Patient Satisfaction with US Hemophilia Treatment Centers 2015: National Results
Objective:
Patient satisfaction with healthcare services enhances patient experience, improves outcomes, and is increasingly mandated by public and private payers. While many US Hemophilia Treatment Centers (HTC) periodically assess patient satisfaction, the lack of a uniform survey hampered national measurement. To remedy this knowledge gap, the US HTC Network implemented a national patient satisfaction survey in 2015.
Methods:
A Regional HTC Coordinator workgroup devised, piloted, and finalized a two-page survey for self-administration online, at clinic, or at home, in English or Spanish and mailed to households. Survey content and format were based on national health surveys to enhance comparability and scientific robustness, informed by legacy regional HTC surveys. Questions assessed patient demographics; satisfaction with services, team members, and care processes; and Healthy People 2020 adolescent transition objectives. Surveys included open ended questions to obtain qualitative data. Respondents were anonymous but identified with their respective HTCs. Participation was voluntary. Persons with genetic bleeding disorders who had HTC contact in 2014 were eligible. During February 2015, 124/130 HTCs sent surveys to 27,563 households. Parents completed surveys for children under age 15. No reminders were sent. Data were entered and analyzed at a central site and aggregated at national, regional and HTC levels.
Results:
Over 4800 households (17.4%) returned surveys by April 30, 2015. National analyses on 4332 surveys reveal that 96.6% were ‘always’ or ‘usually’ satisfied with HTC care.
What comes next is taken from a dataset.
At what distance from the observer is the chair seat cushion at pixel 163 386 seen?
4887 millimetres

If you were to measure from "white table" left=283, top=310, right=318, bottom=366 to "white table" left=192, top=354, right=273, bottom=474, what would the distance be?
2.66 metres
Over 80% were ‘always’ satisfied with the core HTC team members. Three quarters of 12-17 year olds were ‘always’ satisfied with HTC encouragement regarding becoming more independent, and how the HTC discussed caring for a bleeding disorder upon reaching adulthood. Eighty– 90% were ‘always’ or ‘usually’ satisfied with care processes, e.g. shared decision making, care coordination, ease of obtaining timely information and services, and being treated respectfully. Insurance and language were ‘always’ a problem for 20%. 29.0% of respondents were female and 10.3% Hispanic. 83.4% were Caucasian, 5.8 African- American, 3.1% Asian/Pacific Islander or Native Hawaiian, 4.3% Multiple races, and 4% Other. Over half had severe or moderate FVIII or FIX deficiency or VWD Type 3. Ages ranged from newborns to 96 years: 38% under 18, 20% age 18 – 34, and 42% over age 35.
Conclusions:
Implementing a National Patient Satisfaction Survey for the US HTCN is feasible, and provides valuable information. Satisfaction with HTC services is high, but insurance and language ‘always’ pose problems for one fifth. Further analyses will examine regional differences.